Selection bias occurs when the effect being tested differs among patients who participate in the study as opposed to those who do not. Because actual study participation involves a researcher’s determination of which patients are eligible for a study and then the patient’s agreement to participate in the study, the decision points can be affected by bias. One common form of selection bias is self-selection, in which patients who are healthier or sicker are more likely to participate in the study because of perceived self-benefit. Selection bias can also occur at the level of the researchers when they perceive potential study patients as being too sick and preferentially recruit healthy patients.
Information bias exists when the information collected in the study is erroneous. One example is the categorization of variables into discrete bins, as in the case of cigarette smoking. If smoking is categorized as only a yes or no variable, former smokers and current smokers with varying amounts of consumption will not be accurately categorized. Recall bias is another form of information bias that can occur particularly in case-control studies. For example, patients with abdominal aortic aneurysms may seemingly recall possible environmental factors that put them at risk for the disease. However, patients without aneurysms may not have a comparable imperative to stimulate memory of the same exposure.

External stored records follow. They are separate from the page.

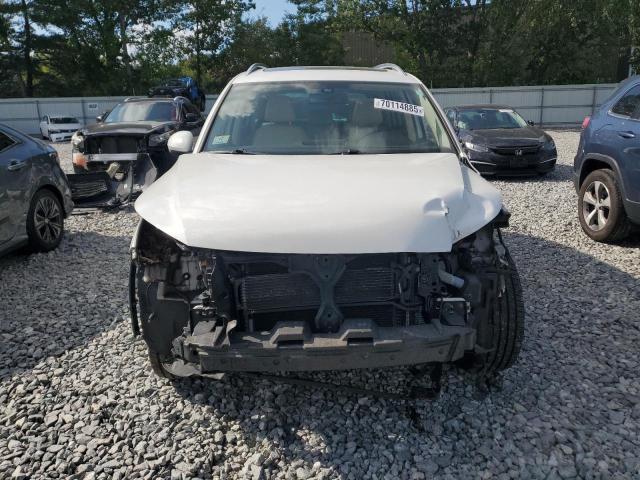 2017 VOLKSWAGEN TIGUAN WOL WVGSV7AXXHK001358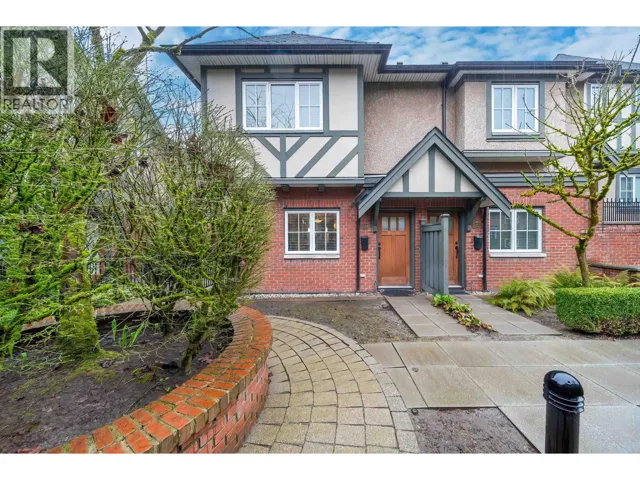 6139 OAK STREET, Vancouver, British Columbia V6M2W3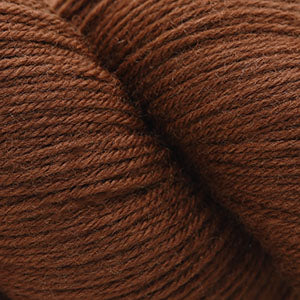 Cascade Heritage Sock - Brown (Color #5639)
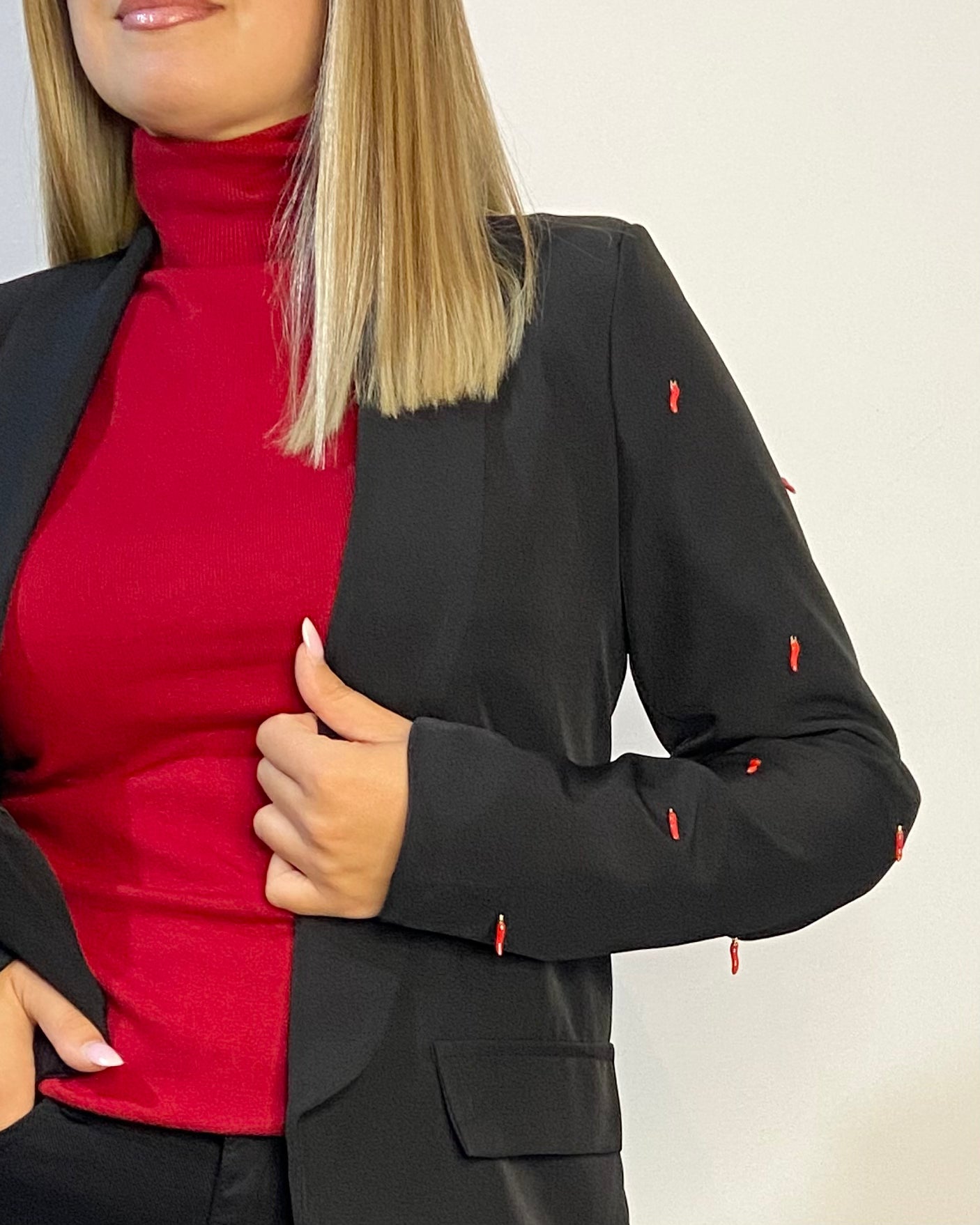Blazer "Cornetto"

Confounding is a significant factor in epidemiology and clinical analysis. Confounding exists when a second spurious variable (e.g., race/ethnicity) correlates with a primary independent variable (e.g., type 2 diabetes) and its associated dependent variable (e.g., critical limb ischemia). Researchers can conclude that patients in certain race/ethnicity groups are at greater risk for critical limb ischemia when diabetes is actually the stronger predictor. Confounding by indication is especially relevant in observational studies. This can occur when, without randomization, patients being treated with a drug can show worse clinical results than untreated counterparts because treated patients were presumably sicker at baseline and required the drug a priori. Confounding can be addressed by several methods: assigning confounders equally to the treatment and control groups (for case-control studies); matching confounders equally (for cohort studies); stratifying the results according to confounding groups; and multivariate analysis.